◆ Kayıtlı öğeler
---+---

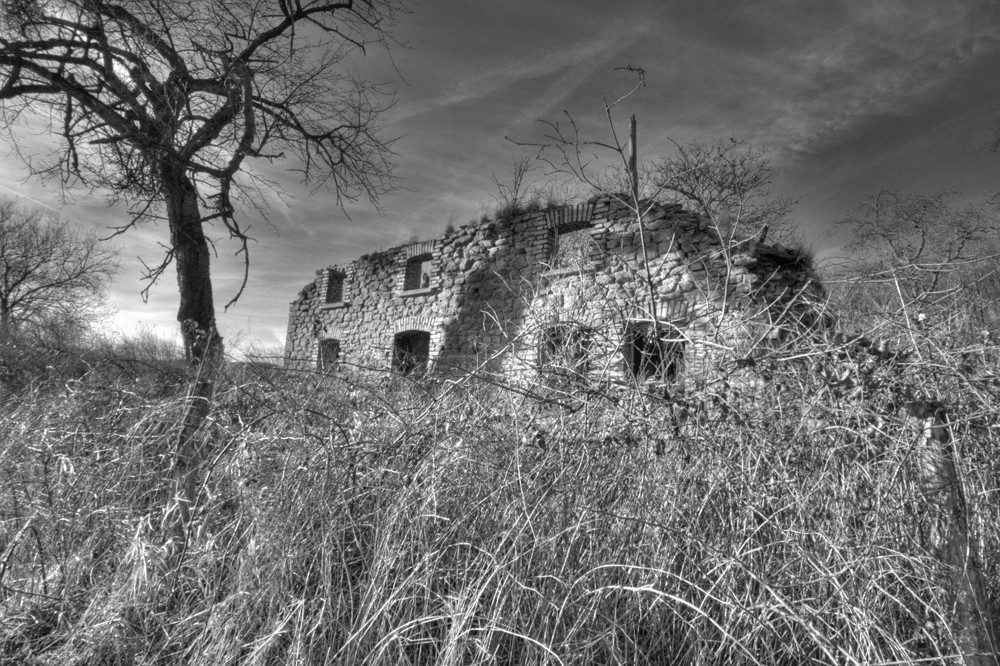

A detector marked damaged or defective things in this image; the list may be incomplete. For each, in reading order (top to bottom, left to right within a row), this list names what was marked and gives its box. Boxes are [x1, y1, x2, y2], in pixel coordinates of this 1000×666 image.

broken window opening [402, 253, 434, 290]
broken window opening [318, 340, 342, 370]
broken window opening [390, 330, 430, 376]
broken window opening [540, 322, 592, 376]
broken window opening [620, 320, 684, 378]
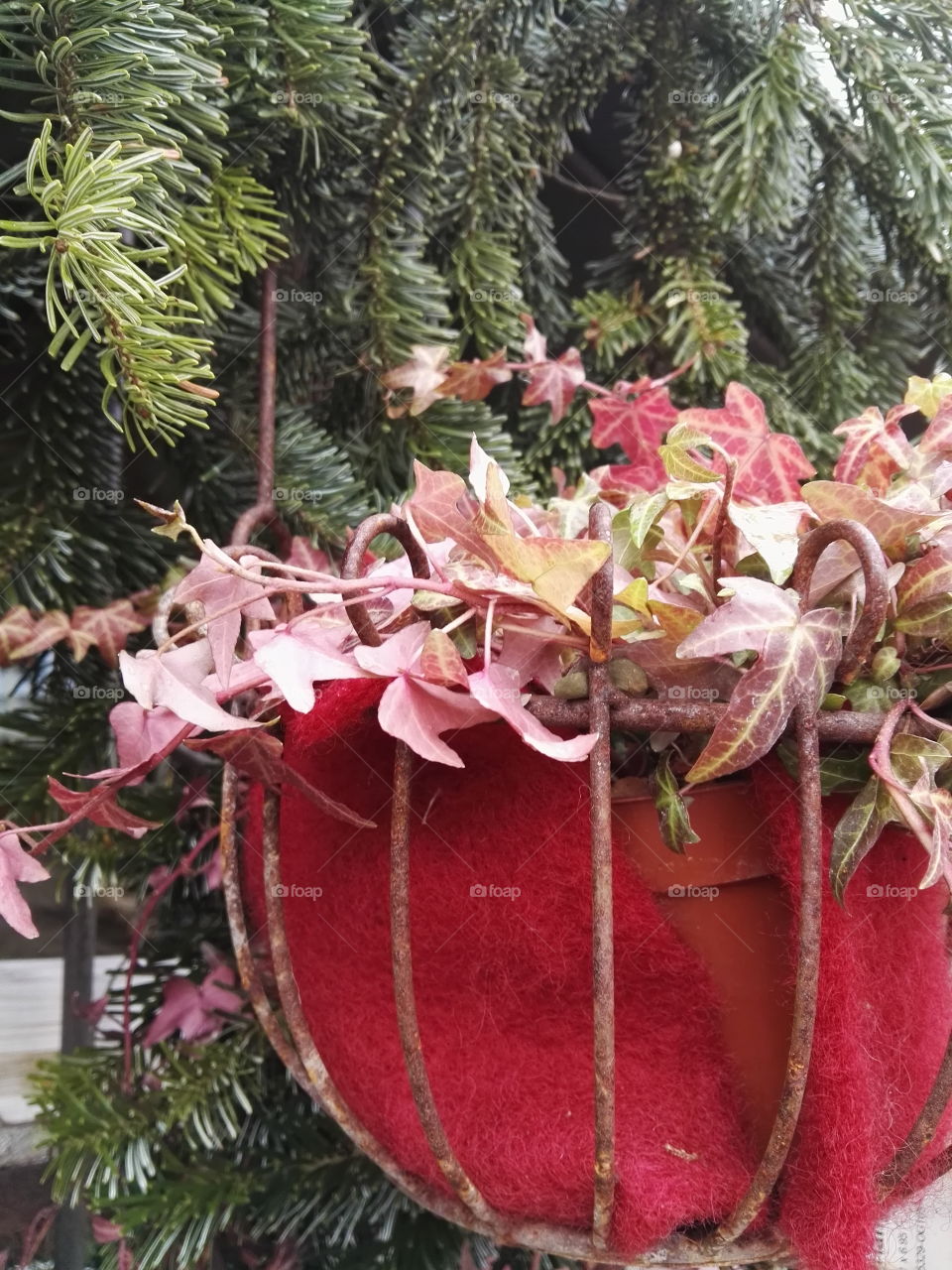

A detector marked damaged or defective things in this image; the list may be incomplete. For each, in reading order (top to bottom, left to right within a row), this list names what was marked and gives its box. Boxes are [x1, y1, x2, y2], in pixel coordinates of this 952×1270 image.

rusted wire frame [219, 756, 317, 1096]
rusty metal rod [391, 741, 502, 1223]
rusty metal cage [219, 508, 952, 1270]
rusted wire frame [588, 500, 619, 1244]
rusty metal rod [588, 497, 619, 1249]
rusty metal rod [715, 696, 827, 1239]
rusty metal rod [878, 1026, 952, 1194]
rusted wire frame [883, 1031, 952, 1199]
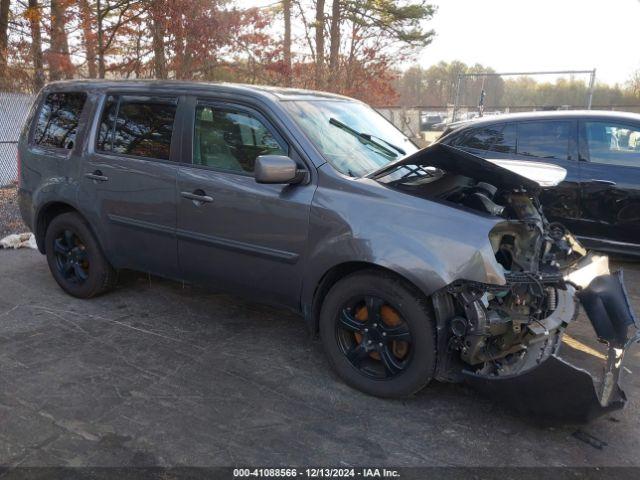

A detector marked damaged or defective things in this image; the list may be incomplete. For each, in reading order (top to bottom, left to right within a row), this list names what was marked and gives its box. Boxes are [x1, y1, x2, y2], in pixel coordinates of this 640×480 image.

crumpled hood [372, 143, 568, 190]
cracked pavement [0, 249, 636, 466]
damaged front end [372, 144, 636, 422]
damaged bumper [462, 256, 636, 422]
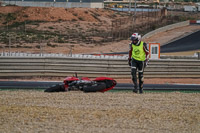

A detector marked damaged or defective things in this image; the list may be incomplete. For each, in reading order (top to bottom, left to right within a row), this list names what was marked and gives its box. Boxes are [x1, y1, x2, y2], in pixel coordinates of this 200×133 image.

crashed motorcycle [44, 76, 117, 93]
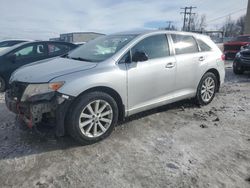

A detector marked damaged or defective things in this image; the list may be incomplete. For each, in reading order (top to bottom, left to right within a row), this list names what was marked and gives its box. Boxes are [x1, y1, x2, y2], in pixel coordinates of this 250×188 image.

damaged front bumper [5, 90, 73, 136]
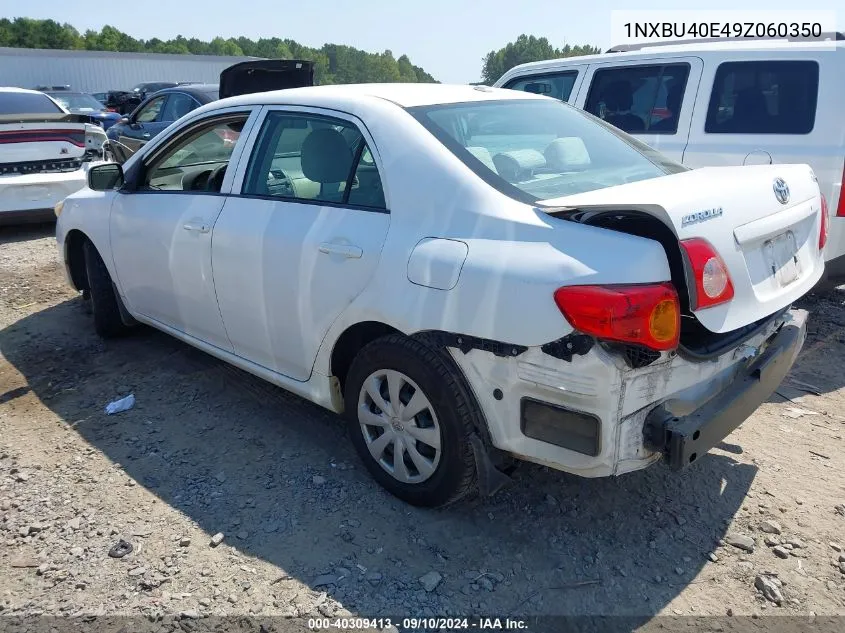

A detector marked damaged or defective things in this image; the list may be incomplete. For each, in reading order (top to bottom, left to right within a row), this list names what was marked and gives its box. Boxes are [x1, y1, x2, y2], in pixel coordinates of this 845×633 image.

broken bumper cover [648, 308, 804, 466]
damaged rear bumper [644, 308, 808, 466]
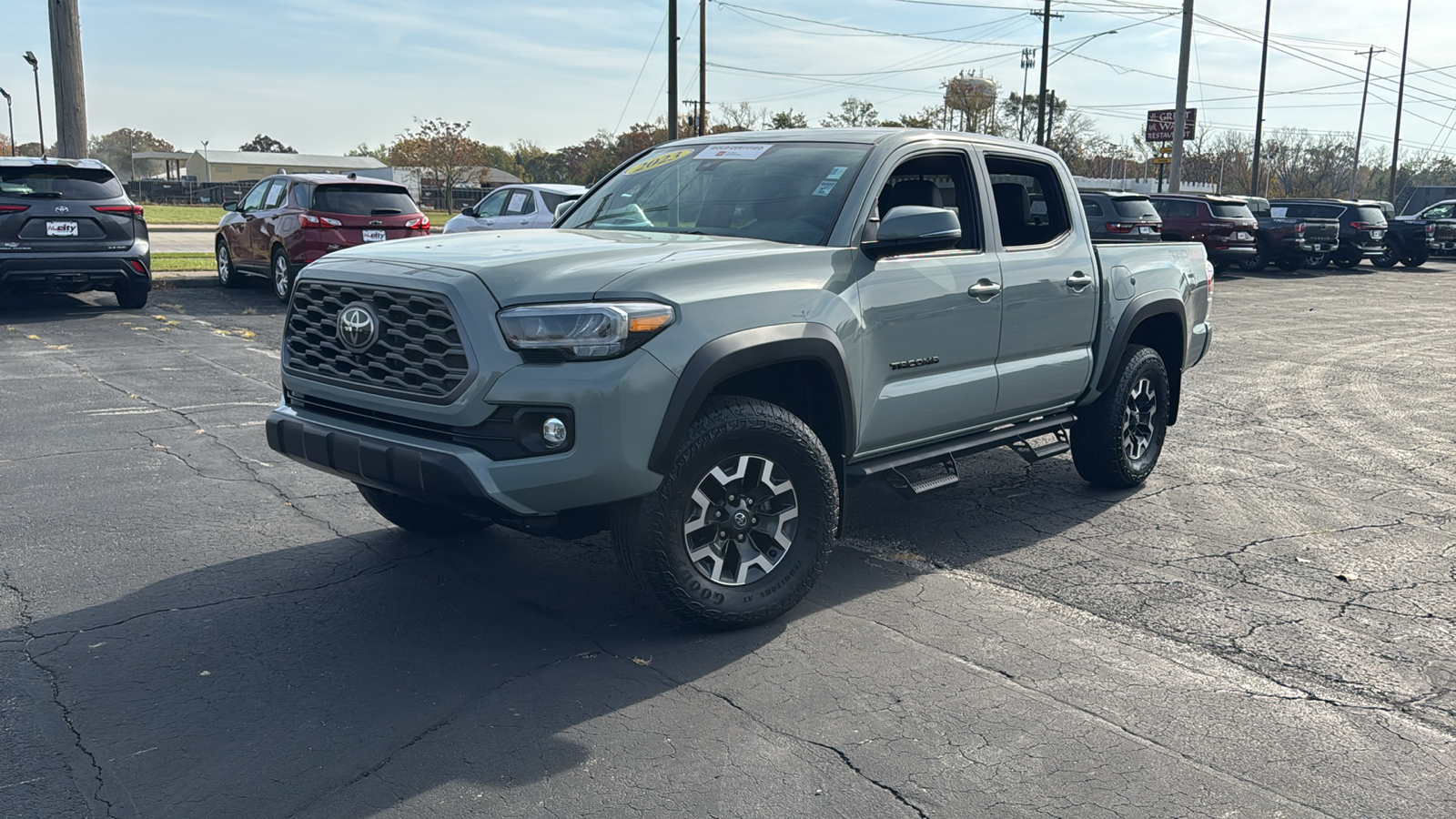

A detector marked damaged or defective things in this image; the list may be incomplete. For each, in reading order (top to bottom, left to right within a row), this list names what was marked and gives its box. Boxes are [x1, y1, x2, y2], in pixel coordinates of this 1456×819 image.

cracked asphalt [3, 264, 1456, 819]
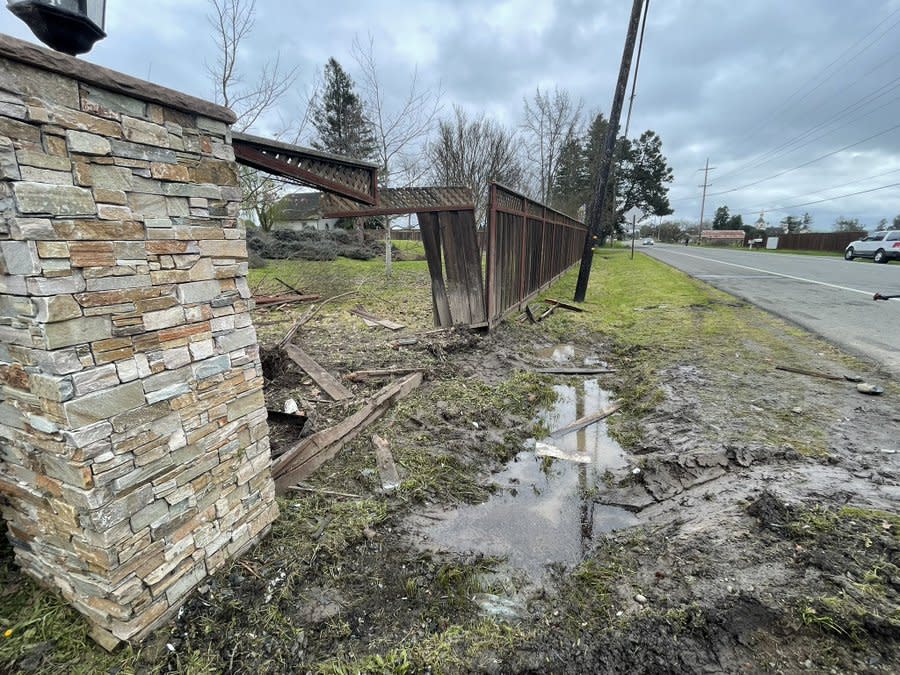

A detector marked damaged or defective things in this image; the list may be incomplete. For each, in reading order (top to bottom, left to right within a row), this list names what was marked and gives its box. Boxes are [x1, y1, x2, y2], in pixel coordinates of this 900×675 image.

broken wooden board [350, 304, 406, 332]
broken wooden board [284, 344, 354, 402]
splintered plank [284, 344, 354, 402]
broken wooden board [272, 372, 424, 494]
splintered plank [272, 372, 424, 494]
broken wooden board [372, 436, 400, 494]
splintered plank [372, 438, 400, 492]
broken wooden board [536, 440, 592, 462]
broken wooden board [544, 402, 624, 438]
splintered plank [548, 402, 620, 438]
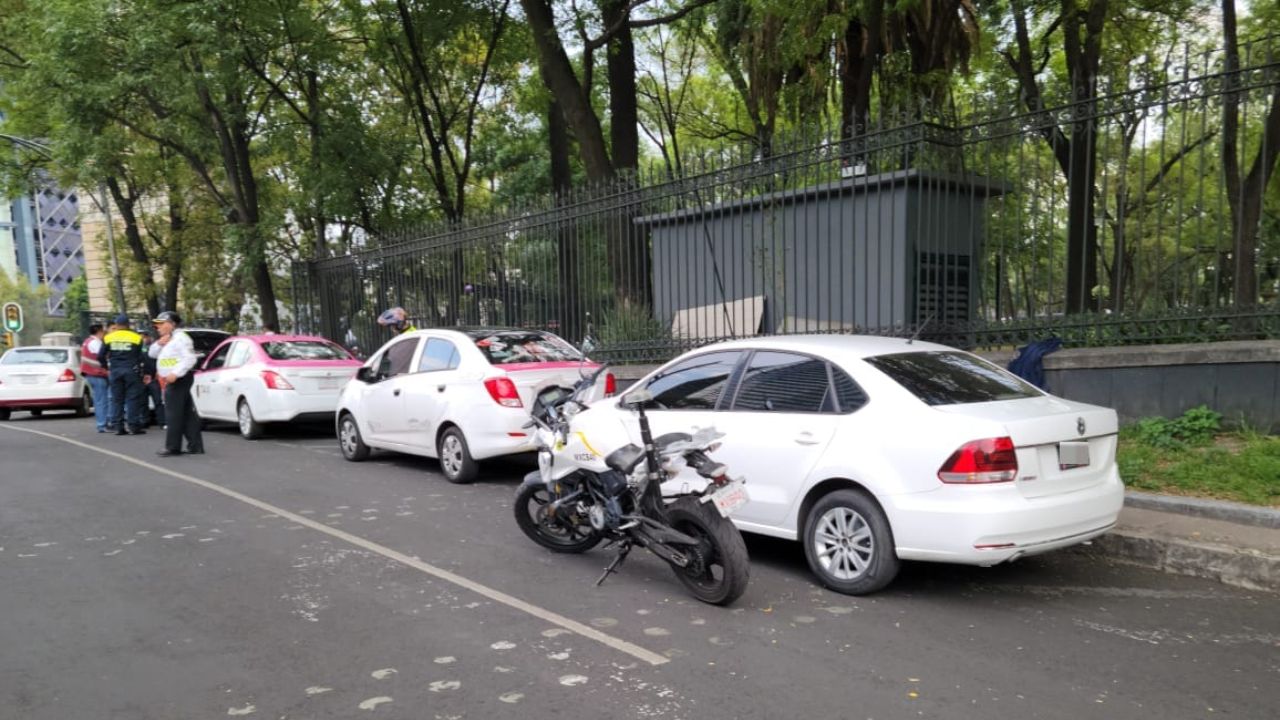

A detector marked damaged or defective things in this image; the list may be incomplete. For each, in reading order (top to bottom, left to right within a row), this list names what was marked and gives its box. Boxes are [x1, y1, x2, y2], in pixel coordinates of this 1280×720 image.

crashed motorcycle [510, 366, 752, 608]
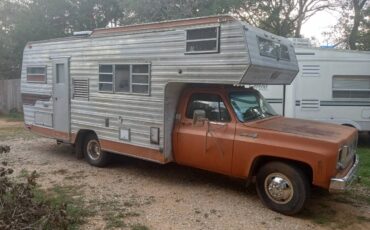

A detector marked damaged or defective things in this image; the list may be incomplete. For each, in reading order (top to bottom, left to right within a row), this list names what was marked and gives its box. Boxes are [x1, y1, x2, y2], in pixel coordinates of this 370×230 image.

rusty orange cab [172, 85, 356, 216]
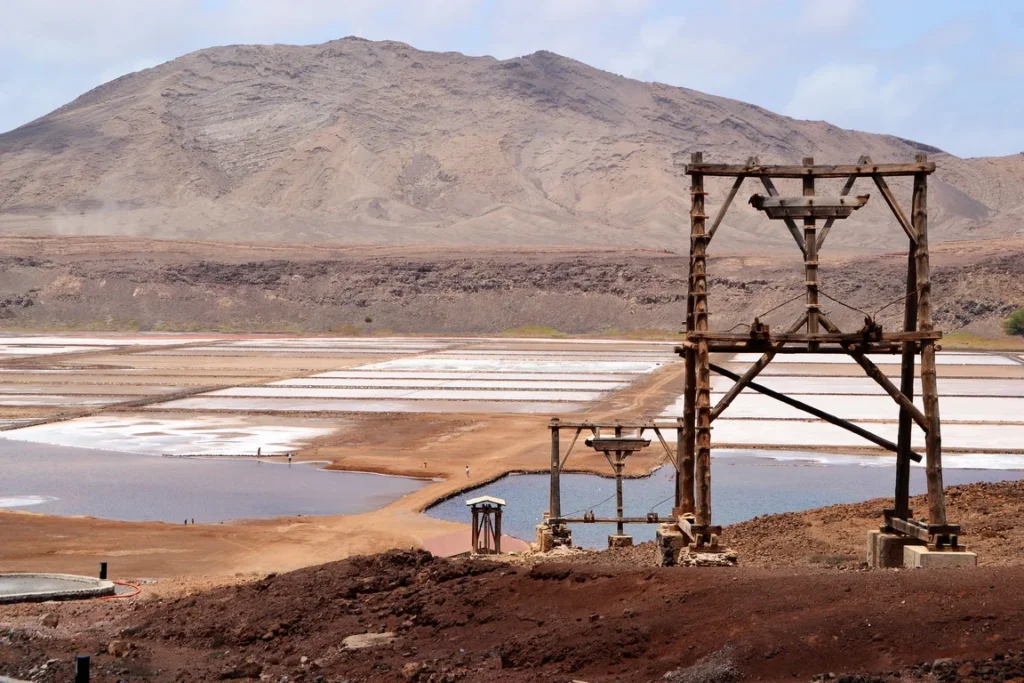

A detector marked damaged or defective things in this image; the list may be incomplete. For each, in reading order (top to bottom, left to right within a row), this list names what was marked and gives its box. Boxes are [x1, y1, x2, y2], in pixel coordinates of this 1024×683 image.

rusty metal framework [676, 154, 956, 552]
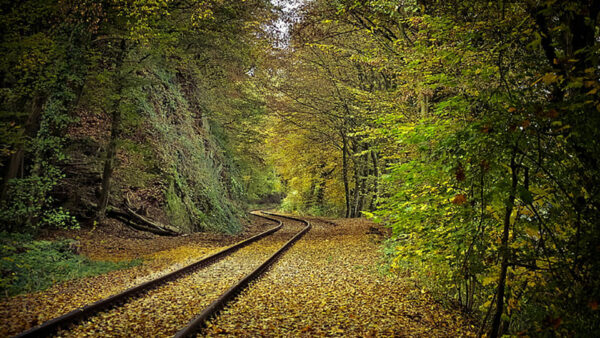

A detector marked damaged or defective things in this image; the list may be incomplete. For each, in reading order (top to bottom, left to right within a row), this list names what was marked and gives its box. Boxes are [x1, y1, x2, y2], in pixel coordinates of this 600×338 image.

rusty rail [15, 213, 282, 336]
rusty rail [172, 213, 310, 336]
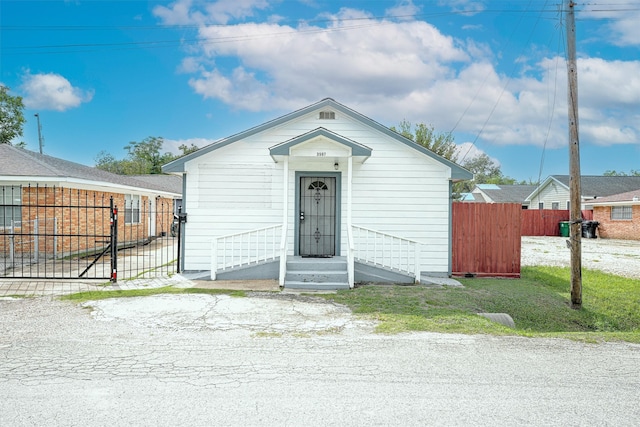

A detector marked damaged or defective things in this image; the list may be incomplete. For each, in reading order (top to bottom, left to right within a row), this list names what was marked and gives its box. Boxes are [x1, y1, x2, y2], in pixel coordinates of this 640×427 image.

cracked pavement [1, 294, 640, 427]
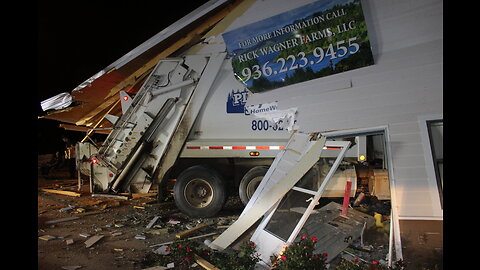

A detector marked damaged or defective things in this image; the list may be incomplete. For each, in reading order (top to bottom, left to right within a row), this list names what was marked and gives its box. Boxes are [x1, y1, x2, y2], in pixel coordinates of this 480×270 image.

---+---

◆ Görev
Verinin tamamında "the list may be incomplete" ifadesini "some items may be missing" ile değiştirerek satırları yeniden yaz, geri kalan her şeyi olduğu gibi koru. Resimleri cevaba koyma.

◆ Görevin çıktısı
A detector marked damaged or defective things in this image; some items may be missing. For each, in reading order (top to bottom, left to right within a row), this list names what was marked and gives its box. Boxes are [x1, y1, x2, y2], in pixel coordinates of this 1000×666 image.

broken window opening [402, 253, 434, 290]
broken window opening [318, 340, 342, 370]
broken window opening [390, 330, 430, 376]
broken window opening [540, 322, 592, 376]
broken window opening [620, 320, 684, 378]

A detector marked damaged or defective things in this image; some items may be missing. For each, in reading order (top to bottom, left to right within a row), this list names what was marked and gives its box. Boxes are [x1, y1, x2, y2], in pixel coordinates of this 952×1270 image.

rusted wire frame [219, 756, 317, 1096]
rusty metal rod [391, 741, 502, 1223]
rusty metal cage [219, 508, 952, 1270]
rusted wire frame [588, 500, 619, 1244]
rusty metal rod [588, 497, 619, 1249]
rusty metal rod [715, 696, 827, 1239]
rusty metal rod [878, 1026, 952, 1194]
rusted wire frame [883, 1031, 952, 1199]

A detector marked damaged or defective things in this image; some items may be missing. For each, in reading order (top to bottom, left to right within a row), this list names what was marked and gives its box. Boxes are [x1, y1, x2, y2], in pixel coordinates of this 640×480 image.

crumpled hood [372, 143, 568, 190]
cracked pavement [0, 249, 636, 466]
damaged front end [372, 144, 636, 422]
damaged bumper [462, 256, 636, 422]

A detector marked damaged or defective things in this image; some items may be missing. For each, in reading order (top to bottom, left to right within a row), this list names what was marked and gives its box. Boxes are [x1, y1, x2, y2], in pixel coordinates of this 200×133 image.

crashed motorcycle [44, 76, 117, 93]

A detector marked damaged or defective things in this image; some items may be missing. For each, in reading order (top to bottom, left to right within a row), this list names what was marked and gives its box. Boxes are [x1, y1, x2, y2], in pixel coordinates of this 250×188 image.

damaged front bumper [5, 90, 73, 136]

A detector marked damaged or defective things in this image; some items may be missing. For each, in reading order (top to bottom, left to right within a row), this list names what was marked and gives its box. Boxes are [x1, y1, x2, y2], in pixel coordinates of this 845×633 image.

broken bumper cover [648, 308, 804, 466]
damaged rear bumper [644, 308, 808, 466]

A detector marked damaged or defective things in this image; some items may be missing. For each, in reading order (top to bottom, left to right within a row), this list names what was marked and gives its box. Boxes are [x1, y1, x2, y2], in pixel coordinates of this 1456×819 image.

cracked asphalt [3, 264, 1456, 819]

A detector marked damaged or defective things in this image; some items may be missing. For each, in reading order (top to bottom, left to right within a row), this list names what was marked and gives its box. Boxes are [x1, y1, x2, y2], in pixel coordinates of this 900×675 image.

broken wooden board [350, 304, 406, 332]
broken wooden board [284, 344, 354, 402]
splintered plank [284, 344, 354, 402]
broken wooden board [272, 372, 424, 494]
splintered plank [272, 372, 424, 494]
broken wooden board [372, 436, 400, 494]
splintered plank [372, 438, 400, 492]
broken wooden board [536, 440, 592, 462]
broken wooden board [544, 402, 624, 438]
splintered plank [548, 402, 620, 438]

A detector marked damaged or defective things in this image; some items may be missing. For each, in reading order (top to bottom, left to right within a row), this list names what was marked and gives its box. Boxes are [x1, y1, x2, y2], in pixel coordinates of this 1280×720 image.

crashed motorcycle [510, 366, 752, 608]

A detector marked damaged or defective things in this image; some items may be missing. For each, in reading order (top to bottom, left to right within a row), this list names what was marked and gives its box. Boxes are [x1, y1, x2, y2], in pixel coordinates of this 370×230 image.

rusty orange cab [172, 85, 356, 216]

A detector marked damaged or defective things in this image; some items may be missing. For each, in reading order (top to bottom, left to right within a row), this list names what was marked and gives its box. Boxes are [x1, y1, x2, y2], in pixel coordinates of this 1024×683 image.

rusty metal framework [676, 154, 956, 552]

A detector marked damaged or defective things in this image; some items may be missing. For each, in reading order (top to bottom, left to right within a row), this list names what was marked and gives its box. Boxes are [x1, y1, x2, y2], in pixel coordinates of this 600×338 image.

rusty rail [15, 213, 282, 336]
rusty rail [172, 213, 310, 336]

A detector marked damaged or defective things in this image; some items may be missing. For each, in reading order (top to bottom, left to right within a row), this list names what was marked and gives its box. Boxes are [x1, y1, x2, y2], in pixel coordinates of this 640×427 image.

cracked pavement [1, 294, 640, 427]

A detector marked damaged or defective things in this image; some items may be missing. For each, in reading order (top to bottom, left to right within a row), this list names what was marked and gives its box. Boxes are [x1, y1, x2, y2], in pixel coordinates of this 480×270 image.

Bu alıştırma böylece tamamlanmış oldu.